Operations

Testing & Verification

We verify each deployment three ways before trusting it — at the protocol, the media, and the user-experience layers.

Packet loss (CLI)

0%

20s, both clouds

Sustained test

45s

0.029% loss

TLS

Valid

Let's Encrypt

1 · CLI load test (media)

Real WebRTC publishers & subscribers

The LiveKit CLI spins up real publishers and subscribers over WebRTC, exercising the SFU end to end and reporting media statistics.

terminal
lk load-test --room smoke \
  --video-publishers 1 --subscribers 1 --duration 20s

# Subscriber summary
#  Tracks  Bitrate    Total Pkt. Loss
#  1/1     1.2mbps    0 (0%)

Both Azure and GCP returned identical, clean results — a track published, forwarded, and subscribed with zero packet loss.

2 · Browser client (experience)

A real client, no code required

We point the hosted meet.livekit.io client at our server (via its Custom tab) using a token minted with lk token create. This confirms camera, mic, and multi-participant rooms work from an actual browser.

3 · TLS & DNS (protocol)

Healthy, encrypted endpoints

terminal
curl https://lk.gcp.involvelxp.com/      # -> "OK" (200)
# WebSocket upgrade probe -> 200
# Certificate issued by Let's Encrypt

A real bug we caught

The browser client initially reconnected every ~15s while the CLI worked fine. The cause: the server was pinned to an older LiveKit version that predated the data tracks feature the modern browser SDK negotiates by default. Upgrading the server to v1.12.0 resolved it. The CLI used a compatible protocol, which is exactly why it never surfaced the issue — a good reminder to test at every layer.

## Activity
Can you repeat the testing and verification text above word for word, from "Operations" through its final sentence?

## Exercise data
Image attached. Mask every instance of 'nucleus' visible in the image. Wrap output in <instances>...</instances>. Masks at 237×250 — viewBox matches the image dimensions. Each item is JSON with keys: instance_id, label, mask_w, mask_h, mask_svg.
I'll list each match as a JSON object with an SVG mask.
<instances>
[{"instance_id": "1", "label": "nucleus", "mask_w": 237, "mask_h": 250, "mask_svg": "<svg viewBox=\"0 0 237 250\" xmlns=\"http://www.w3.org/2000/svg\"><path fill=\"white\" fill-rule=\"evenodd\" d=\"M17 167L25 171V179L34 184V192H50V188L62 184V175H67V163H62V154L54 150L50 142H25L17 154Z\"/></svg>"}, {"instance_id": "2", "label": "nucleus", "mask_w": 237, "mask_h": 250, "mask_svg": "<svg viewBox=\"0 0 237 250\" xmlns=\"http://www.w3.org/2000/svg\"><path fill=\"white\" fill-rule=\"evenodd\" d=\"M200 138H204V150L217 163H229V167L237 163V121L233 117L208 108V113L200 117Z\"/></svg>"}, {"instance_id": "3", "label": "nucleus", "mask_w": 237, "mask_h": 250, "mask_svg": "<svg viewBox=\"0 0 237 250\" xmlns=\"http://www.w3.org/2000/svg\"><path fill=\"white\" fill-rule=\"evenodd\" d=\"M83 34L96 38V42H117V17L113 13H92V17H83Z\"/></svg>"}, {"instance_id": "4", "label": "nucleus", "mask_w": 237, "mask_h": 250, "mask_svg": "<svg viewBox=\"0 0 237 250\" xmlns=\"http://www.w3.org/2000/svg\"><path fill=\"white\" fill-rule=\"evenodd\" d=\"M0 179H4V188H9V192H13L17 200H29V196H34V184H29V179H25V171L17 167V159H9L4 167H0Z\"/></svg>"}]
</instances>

## Expected answer
Operations

Testing & Verification

We verify each deployment three ways before trusting it — at the protocol, the media, and the user-experience layers.

Packet loss (CLI)

0%

20s, both clouds

Sustained test

45s

0.029% loss

TLS

Valid

Let's Encrypt

1 · CLI load test (media)

Real WebRTC publishers & subscribers

The LiveKit CLI spins up real publishers and subscribers over WebRTC, exercising the SFU end to end and reporting media statistics.

terminal
lk load-test --room smoke \
  --video-publishers 1 --subscribers 1 --duration 20s

# Subscriber summary
#  Tracks  Bitrate    Total Pkt. Loss
#  1/1     1.2mbps    0 (0%)

Both Azure and GCP returned identical, clean results — a track published, forwarded, and subscribed with zero packet loss.

2 · Browser client (experience)

A real client, no code required

We point the hosted meet.livekit.io client at our server (via its Custom tab) using a token minted with lk token create. This confirms camera, mic, and multi-participant rooms work from an actual browser.

3 · TLS & DNS (protocol)

Healthy, encrypted endpoints

terminal
curl https://lk.gcp.involvelxp.com/      # -> "OK" (200)
# WebSocket upgrade probe -> 200
# Certificate issued by Let's Encrypt

A real bug we caught

The browser client initially reconnected every ~15s while the CLI worked fine. The cause: the server was pinned to an older LiveKit version that predated the data tracks feature the modern browser SDK negotiates by default. Upgrading the server to v1.12.0 resolved it. The CLI used a compatible protocol, which is exactly why it never surfaced the issue — a good reminder to test at every layer.